[START ENTRIES SUPPLIED]

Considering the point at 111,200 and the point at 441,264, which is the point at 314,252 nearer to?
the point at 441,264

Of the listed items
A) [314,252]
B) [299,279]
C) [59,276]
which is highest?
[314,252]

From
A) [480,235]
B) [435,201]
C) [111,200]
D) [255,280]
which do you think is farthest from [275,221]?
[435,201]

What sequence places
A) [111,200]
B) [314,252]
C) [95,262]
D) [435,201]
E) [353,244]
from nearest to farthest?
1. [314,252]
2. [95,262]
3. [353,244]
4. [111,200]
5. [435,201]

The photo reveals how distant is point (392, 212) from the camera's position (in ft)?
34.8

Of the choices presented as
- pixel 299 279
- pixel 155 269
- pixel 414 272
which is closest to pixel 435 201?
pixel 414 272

[END ENTRIES SUPPLIED]
[START ENTRIES SUPPLIED]

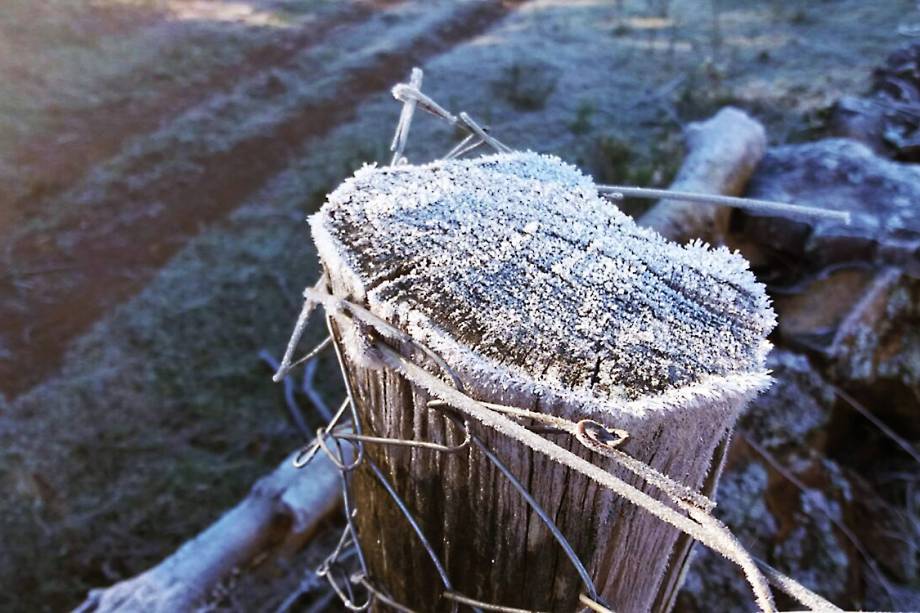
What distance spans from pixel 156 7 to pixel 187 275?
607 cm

[END ENTRIES SUPPLIED]

▸ **REQUIRED TASK**: Find every line in the records that contains the word "point" and copy each one in full. Match the case exactly.

▸ **FULL ANSWER**:
Considering the point at 111,200 and the point at 441,264, which is the point at 314,252 nearer to?
the point at 441,264
The photo reveals how distant is point (392, 212) from the camera's position (in ft)?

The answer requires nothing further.